LSTM Based Poems Writing Style Recognition Analysis

Digital poster

Who Are We

Kejing Huang (khuang55)
Zi Yang (zyang105)
Qiubai Yu (qyu14)

Introduction

Poetry (derived from the Greek poiesis, "making") is a form of literature that uses aesthetic and often rhythmic qualities of language − such as phonaesthetics, sound symbolism, and metre − to evoke meanings in addition to, or in place of, a prosaic ostensible meaning. Poetry is important because writing it lets us get out our feelings and thoughts on a subject while reading it encourages us to connect and find meaning in our experiences. Every poet has a style. Part of the keys to becoming a well-known and respected poet is honing that style and creating something entirely unique to you and your life experience. As students that love reading and writing poetry, and have seen what neural networks have been able to do with text classification, we want to test the boundaries of such a network. Our goal through this Deep Learning project is to see if a Long short-term memory (LSTM) network model can find and reveal the right poet given a part of a poem. We hope that our model can identify each poet's writing style.

Related Work

One of the related papers we read is Generating rhyming poetry using LSTM recurrent neural networks. It compiles a new dataset of amateur poetry which allows rhyme to be learned without external constraints because of the dataset’s size and high frequency of rhymes, and this is the first time that a recurrent neural network has been shown to generate rhyming poetry a high percentage of the time.

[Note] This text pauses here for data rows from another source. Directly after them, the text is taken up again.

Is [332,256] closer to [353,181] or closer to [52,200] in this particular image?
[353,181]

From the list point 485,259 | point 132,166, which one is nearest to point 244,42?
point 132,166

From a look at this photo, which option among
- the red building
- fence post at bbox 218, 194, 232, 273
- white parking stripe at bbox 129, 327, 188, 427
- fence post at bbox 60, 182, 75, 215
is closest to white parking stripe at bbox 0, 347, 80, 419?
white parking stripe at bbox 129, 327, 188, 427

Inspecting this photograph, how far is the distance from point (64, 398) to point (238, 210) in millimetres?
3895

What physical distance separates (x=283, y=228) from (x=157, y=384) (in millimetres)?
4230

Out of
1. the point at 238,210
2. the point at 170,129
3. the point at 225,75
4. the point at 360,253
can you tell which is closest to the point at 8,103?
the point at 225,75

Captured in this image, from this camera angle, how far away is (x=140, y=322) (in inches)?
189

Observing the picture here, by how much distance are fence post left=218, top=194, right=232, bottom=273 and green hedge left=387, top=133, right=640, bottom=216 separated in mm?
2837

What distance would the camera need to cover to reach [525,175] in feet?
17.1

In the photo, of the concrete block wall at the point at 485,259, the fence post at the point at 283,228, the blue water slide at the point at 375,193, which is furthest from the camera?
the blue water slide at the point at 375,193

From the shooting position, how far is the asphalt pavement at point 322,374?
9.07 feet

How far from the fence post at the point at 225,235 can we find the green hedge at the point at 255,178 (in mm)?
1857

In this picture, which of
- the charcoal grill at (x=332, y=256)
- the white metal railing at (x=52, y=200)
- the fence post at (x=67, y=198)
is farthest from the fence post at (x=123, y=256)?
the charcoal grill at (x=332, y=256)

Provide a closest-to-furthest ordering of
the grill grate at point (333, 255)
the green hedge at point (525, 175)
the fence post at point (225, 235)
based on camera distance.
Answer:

Other open-source related work:

Automatic Generation Method of Ancient Poetry Based on LSTM

Creative GANs for generating poems, lyrics, and metaphors

Generating Chinese Classical Poetry with Quatrain Generation Model (QGM) Using Encoder-Decoder LSTM

Data

What data are you using (if any)?
For data generation, we used poems from Kaggle/Project Gutenberg (https://www.kaggle.com/nltkdata/gutenberg), PoemHunter (https://www.poemhunter.com/), and Project Gutenberg website (https://www.gutenberg.org/) to organize all poems from the same poet into one text file, and uploaded all text files to the Google Colab manually.
How big is it? Will you need to do significant preprocessing?
We selected 11 poets: George Gordon Byron, Khalil Gibran, Johann Wolfgang von Goethe, Thomas Hardy, Seamus Heaney, Homer, Victor Hugo, Alexander Sergeyevich Pushkin, Percy Bysshe Shelley, Rabindranath Tagore, Voltaire. For data preprocessing, for each poem, split paragraphs into sentences, remove punctuations and truncate the sentences. Then convert words into numbers, create input data and labels, and generate training set (90% of the dataset) and testing set (10% of the dataset).

Methodology

Our goal is to build a LSTM network model that can find and reveal the right poet given a part of a poem. More specifically, firstly split poems into sentences, remove punctuations and truncate the sentences. Then convert words into numbers, create input data and labels, and generate training set (90% of the dataset) and testing set (10% of the dataset). Lastly build a LSTM neural network model with a softmax function appended to the final layer to convert the scores to a normalized probability distribution and train the model that can identify who writes a piece of work. We hope that our model can identify each poet's writing style. Furthermore, given enough data, we expect our model to be trained on the poems of a poet, and be able to classify later inputs as the given poet.

Metrics

Text recognition is a hard problem and there are many researchers spending a lot of effort on it. For our project, we cannot guarantee that our model will 100% identify the right poet. However, LSTM model outperforms other ML/DL approaches due to its capability of generating poetry with coherency, semantic meaning, and fluency comparable to texts written by humans, etc. Methods to improve the model accuracy include adding more LSTM layers, increasing the number of epochs or batch size, etc. However, adding more epochs may also lead to overfitting the model, resulting in low testing accuracy. We need to keep this in mind during model developing and testing. As long as our model demonstrates that it has learnt some writing style of each poet and it can make reasonable recognition, we will consider it as "success".

Ethics

Why is Deep Learning a good approach to this problem?
Tradition neural networks suffer from short-term memory and vanishing gradient. LSTMs efficiently improves performance by memorizing the relevant information that is important and finds the pattern. If we look at other non-neural network classification techniques, they are trained on multiple word as separate inputs that are just word having no actual meaning as a sentence, and while predicting the writer it will give the output according to statistics and not according to meaning. On the other hand, in LSTM we can use a multiple word string to find out the class to which it belongs. This is very helpful while working with Natural language processing. If we use appropriate layers of embedding and encoding in LSTM, the model will be able to find out the actual meaning in input string and will give the most accurate poet.
Who are the major “stakeholders” in this problem, and what are the consequences of mistakes made by your algorithm?
This project is beneficial to everyone that loves reading and writing poetry, or just gets started in poetry. Mistake made by our model is mainly revealing the wrong poet, which is not very harmful, but we will try our best to improve the model accuracy.